Wells Fargo(ne) – Alex Schaefer’s chalkings

LA artist Alex Shaefer’s latest chalking activism brings the criminality and duplicity of the financial sector into sharp focus. Alex was arrested earlier this year for a chalking protest outside of Citibank; he was held for 12 hours, but the case was never pushed forward by the prosecutor and he was subsequently released from his bond. Of course this is a considerable victory and vindication for Alex and for freedom of speech and protest. However, one must also be suspicious that the reluctance of the authorities not to proceed is a calculation that it is better to allow these protests to continue, rather than making the actions of an artist/activist a cause célèbre, which would bring the criminality of a corrupt system under scrutiny and perhaps give considerable impetus to investigation and prosecution. Recently we have seen that contemporary banking practices include tax evasion, rate rigging, market manipulation and money laundering, but we’ve also seen the important report on Tax Haven activity, by James Henry, almost completely buried. Henry’s research  shows that the wealthiest people and corporations on the planet are holding US$21-32trn in tax havens and secrecy domains. Further, even a casual look at the data shows a striking correlation between the amounts of sovereign debt and transfers to tax havens. I was quite saddened to see an apparent direct relationship between the amounts of new sovereign debt (created after the introduction of the Euro) and transfers to tax havens in the case of Greece. This is surely circumstantial evidence of a kleptocratic crony capitalist criminality and as such we must insist that it is investigated. But without protest and constant iteration, there will be no desire on the part of compromised parties (legislators, regulators etc) to essentially investigate and/or prosecute themselves and their friends.

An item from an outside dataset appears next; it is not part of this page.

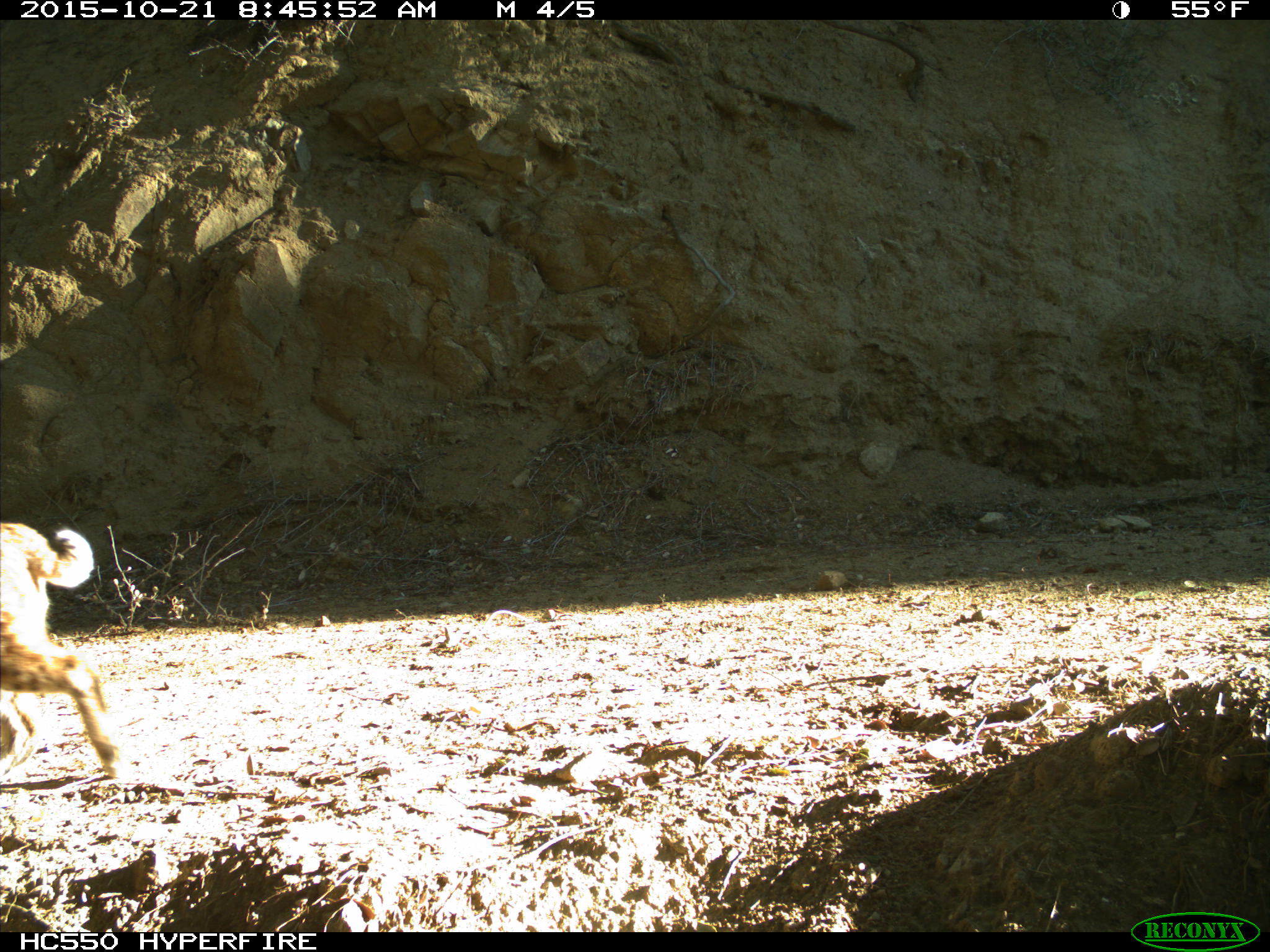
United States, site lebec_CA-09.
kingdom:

If you haven’t seen Alex’s paintings, I recommend visiting his various sites. His images of protest and burning banks are outstanding. These images aren’t a call to violence, they are a poetic that give an insight into the internal decay and destruction of these institutions. Their sentiment somehow reminds me of one of the protest signs from last year : “YOU are the Crisis!” Hmm, let’s not be scared to point fingers.

Zuccotti Park after dark

Death Dollar Dealers cleaning Zuccotti Park

They wont be coming back….

This year’s protest action has been a bit of a fizzer, the momentum seems to have gone out of the movement, leaving the system basically intact and unchallenged in any meaningful way. The one per-centers wear that tag as a badge of honour.

The most admirable aspects of the Occupy Wall Street movement were its rejection of hierarchical structures, its mutable agenda(s) and its rejection of co-opting by the mainstream left, that was all great, a kind of anarco-syndicalist counter foil to right libertarianism. But where is OWS? It seems that these traits that made it so revolutionary are hampering its evolution, protesters have become fatigued, the power of the idea (of equity, or even change, for example) has failed to go viral and the MSM fed masses have lost interest and returned to their diet of spoon-fed bipartisan politics. While right wing film makers and media portray it as a venomous rabble.

However, there are protests and events planned for September 15-17 in NYC. I’ve always found the media coverage, both left and right, to be pretty inadequate during these events,  so I recommend the OWS site, Democracy Now! and Global revolution. Bloomberg (media) runs a flag by reporting the encirclement of Wall Street, blocking of roads and the desire to cause as much disruption as possible, perhaps even make citizen arrests of passing banksters. One protester, quoted in Bloomberg, cited chaos, chaos, chaos as the goal; curiously that behavior mimics the mantra of irrational markets : chaos provides profit opportunities in this terminal stage of financial capitalism. But I suppose the message is to expect the men with the big sticks.

In the meantime there are many direct demands that can be made. An enforcement of tax evasion would be a start and it’s already law. But to change or rewrite law is a different endeavor and an ignominious path at that. Many would agree (at both ends of the political spectrum incidentally) that one of the basic structural reforms needed is that of the monetary and banking systems on national and international levels.* There are a lot of interesting alternative ideas on how money should be produced into and managed within the economy, but that debate, beyond the lunatic fringe, is marginal to non-existent. It seems like the revolution must be eternal, but eternally obscure. All we are left with is the desire for dystopian collapse.

* We have repeatedly witnessed the fallacy of the argument that the private banking system is more efficient in the issuance of currency than governments. This has lead to unprecedented concentrations of wealth and, combined with promiscuous deregulation, the constant threat of systemic failure averted only by the deployment of more “public money”, that is, debt socialisation.